**PAGE EXTRACT**
The court’s decision
Notwithstanding the length of the Judgment, the Court of Appeal rejected each of the arguments in emphatically blunt terms.
The Court determined that neither of Mr Hayes’ Grounds of Appeal related to the reasons for the CCRC making its reference in his case and that only the first Ground raised by Mr Palombo did so. This was important because the legislation (under the Criminal Appeal Act 1995 (CAA 1995), as amended) provides that “the appeal may not be on any ground which is not related to any reason given by the Commission for making the reference” although the Court has a discretion, in appropriate cases, to “give leave for an appeal to be on a ground relating to the conviction, verdict, finding or sentence which is not related to any reason given by the Commission for making the reference.”
In the light of the fact that there had been no less than five decisions of the Court of Appeal relating to the same principal points raised in this Appeal, the Court also considered the extent to which it was bound by the doctrine of precedent (“stare decisis’) which binds the court to follow a previous decision of the Court, save in limited circumstances.
The Court rejected Mr Palombo’s first Ground in emphatic terms holding that the test to be applied (applying the LIBOR and EURIBOR Definitions) was not whether a submission was appropriate because it fell within a range of submissions. The definitions required, as a matter of law, the submission of a single figure which represented the best or cheapest rate at which the submitting bank (LIBOR) or prime banks (EURIBOR) could borrow. As the Court stated: “The question being asked is for a single figure which is clear as a matter of objective interpretation: the lowest rate at which the/a bank could borrow.”
The Court rejected the notion that the LIBOR and EURIBOR could be plucked from a range of available rates (as the definitions required a single figure), and that the figure could take into account any trading advantage to the submitting bank. In rejected that argument the Court observed that such a submission “would bake into the system an ability for panel banks to boost their profits at the expense of non-panel banks, which obviously cannot have been intended. The absurdity is avoided by the fact that there is no range, in the sense relied on.”

**REQUIRED WORK**
[1] Answer these questions from the LIBOR appeal extract:
(a) According to the Court, which of the appellants' grounds related to the reasons the CCRC gave for its reference?
(b) How many earlier Court of Appeal decisions had concerned the same principal points?
(c) What did the LIBOR and EURIBOR Definitions require as a matter of law?
[2] Extend the LIBOR appeal extract with a passage that picks up after its final sentence.
The rows that come next are separate material, unrelated to the LIBOR appeal extract.

**DATA SUPPLIED**
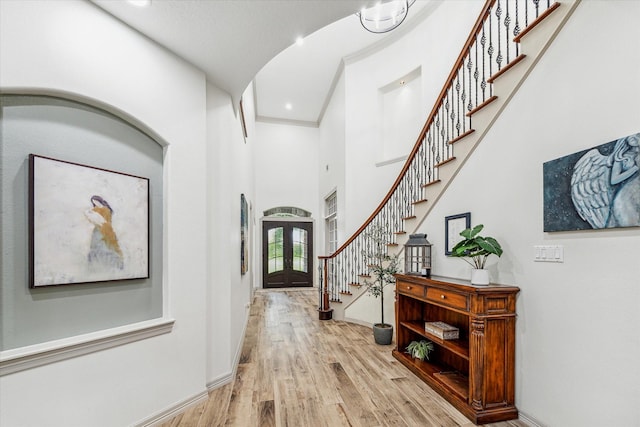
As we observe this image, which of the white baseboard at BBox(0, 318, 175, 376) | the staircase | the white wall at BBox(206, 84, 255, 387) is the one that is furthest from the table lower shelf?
the white baseboard at BBox(0, 318, 175, 376)

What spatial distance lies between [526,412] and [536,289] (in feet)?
2.97

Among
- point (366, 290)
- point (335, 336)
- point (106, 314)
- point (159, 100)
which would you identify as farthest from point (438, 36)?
point (106, 314)

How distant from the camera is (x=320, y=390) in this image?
2727 millimetres

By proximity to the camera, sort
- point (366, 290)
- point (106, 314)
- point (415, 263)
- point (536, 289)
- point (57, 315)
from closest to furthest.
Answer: point (57, 315), point (106, 314), point (536, 289), point (415, 263), point (366, 290)

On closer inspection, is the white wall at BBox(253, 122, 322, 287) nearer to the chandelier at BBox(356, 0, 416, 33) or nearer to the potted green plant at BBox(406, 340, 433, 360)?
the chandelier at BBox(356, 0, 416, 33)

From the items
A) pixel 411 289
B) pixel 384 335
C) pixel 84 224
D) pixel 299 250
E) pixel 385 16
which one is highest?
pixel 385 16

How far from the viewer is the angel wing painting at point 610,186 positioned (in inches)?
→ 61.4

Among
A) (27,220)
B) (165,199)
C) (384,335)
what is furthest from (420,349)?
(27,220)

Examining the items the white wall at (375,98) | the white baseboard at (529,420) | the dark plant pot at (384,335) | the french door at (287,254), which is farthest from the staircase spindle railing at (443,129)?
the french door at (287,254)

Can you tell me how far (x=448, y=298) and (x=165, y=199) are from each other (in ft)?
8.07

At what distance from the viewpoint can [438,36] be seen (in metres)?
4.89

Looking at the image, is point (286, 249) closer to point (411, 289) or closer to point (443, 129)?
point (411, 289)

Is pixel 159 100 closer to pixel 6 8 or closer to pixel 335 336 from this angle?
pixel 6 8

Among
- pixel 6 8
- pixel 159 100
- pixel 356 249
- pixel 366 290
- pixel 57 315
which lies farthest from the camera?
pixel 356 249
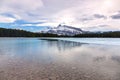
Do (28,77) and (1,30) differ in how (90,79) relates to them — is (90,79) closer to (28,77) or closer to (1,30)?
(28,77)

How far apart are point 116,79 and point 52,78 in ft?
10.2

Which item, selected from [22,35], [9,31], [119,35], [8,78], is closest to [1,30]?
[9,31]

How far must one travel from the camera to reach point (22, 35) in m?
140

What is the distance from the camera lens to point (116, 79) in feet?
22.2

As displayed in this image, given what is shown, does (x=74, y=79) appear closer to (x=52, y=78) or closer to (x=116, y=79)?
(x=52, y=78)

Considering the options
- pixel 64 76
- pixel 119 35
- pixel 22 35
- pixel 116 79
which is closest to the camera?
pixel 116 79

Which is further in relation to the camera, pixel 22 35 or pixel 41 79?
pixel 22 35

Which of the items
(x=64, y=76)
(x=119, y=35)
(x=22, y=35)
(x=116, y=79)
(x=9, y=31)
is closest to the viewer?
(x=116, y=79)

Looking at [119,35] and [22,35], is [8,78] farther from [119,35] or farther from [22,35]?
[22,35]

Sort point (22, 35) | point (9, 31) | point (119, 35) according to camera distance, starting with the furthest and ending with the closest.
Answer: point (22, 35) → point (9, 31) → point (119, 35)

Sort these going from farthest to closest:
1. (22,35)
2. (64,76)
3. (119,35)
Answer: (22,35) < (119,35) < (64,76)

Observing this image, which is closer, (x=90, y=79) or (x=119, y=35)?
(x=90, y=79)

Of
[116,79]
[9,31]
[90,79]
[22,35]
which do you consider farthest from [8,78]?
[22,35]

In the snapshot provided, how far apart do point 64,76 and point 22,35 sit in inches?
5446
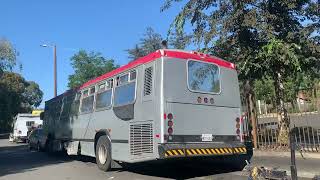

**OUTPUTS FOR THE TASKS**
[1]
(a) Only the first Ground raised by Mr Palombo; neither of Mr Hayes' Grounds did.
(b) No less than five.
(c) The submission of a single figure representing the best or cheapest rate at which the submitting bank (LIBOR) or prime banks (EURIBOR) could borrow.

[2]
The Court then considered the decision in Connolly and Black in the US and rejected the submissions made in that decision and effectively the five previous decisions of the Court of Appeal. In doing so, the Court emphasised that the decision in Connolly and Black had nothing to do with any conclusion of law, or construction of LIBOR as an issue of law, but, rather, was founded only upon the insufficiency of the evidence to prove the case.
Notwithstanding the CCRC reference, the Court concluded (at paragraph 116):
“…the conflict which the CCRC perceived there to be between Connolly and Black and the previous LIBOR and EURIBOR decisions of this court simply does not exist. It is not necessary for the purpose of addressing the question of construction, as a matter of English law as the lex fori, for us to express any view on whether Connolly and Black was correctly decided, and it would not be appropriate to do so. Nor is it a question of addressing whether its reasoning is persuasive in relation to the correctness of the previous decisions of this court. It simply has nothing to say about that, because it was addressing a different question, namely the sufficiency of evidence.”
That reasoning was sufficient to deal with that particular issue but the Court added that, even if they had taken a different position, the doctrine of stare decisis would have preventing it from allowing the appeal. The fact that the US Court was not addressing the same issue and that its reasoning was neither relevant nor persuasive meant that there was no basis for the residual discretion to depart from a previous decision to be engaged.
The Court rejected all the other Grounds finding that a) they were not related to the reasons for the CCRC reference and did not pass the test required to enable it to give leave to appeal on any of those Grounds; and b) that there was no basis to depart from the doctrine of precedent created by the five previous decisions of the Court.
In setting out its reasoning, the Court observed that while compliance with LIBOR or EURIBOR was not, at the relevant time a regulated activity, failure to comply with their provisions could, and indeed did, give rise to regulatory consequences for the institutions involved.
The Court referred to the case of R v Spens (involving the take-over by Guinness of Distillers) and the effect of breaching the City Code on Take-Overs and Mergers (“the Take-over Code”) in which the Court of Appeal approved a previous decision which set out that “the Code sufficiently resembles legislation as to be likewise regarded as demanding construction of its provisions by a judge. Moreover, the Code is a form of consensual agreement between affected parties with penal consequences. A further and almost overriding consideration is that if the judge's construction were not the governing influence, the inevitable danger of inconsistency in juries' findings on the meaning of the Code would arise with possibly disastrous consequences. The very policy of the law militates, in our opinion, against that result.”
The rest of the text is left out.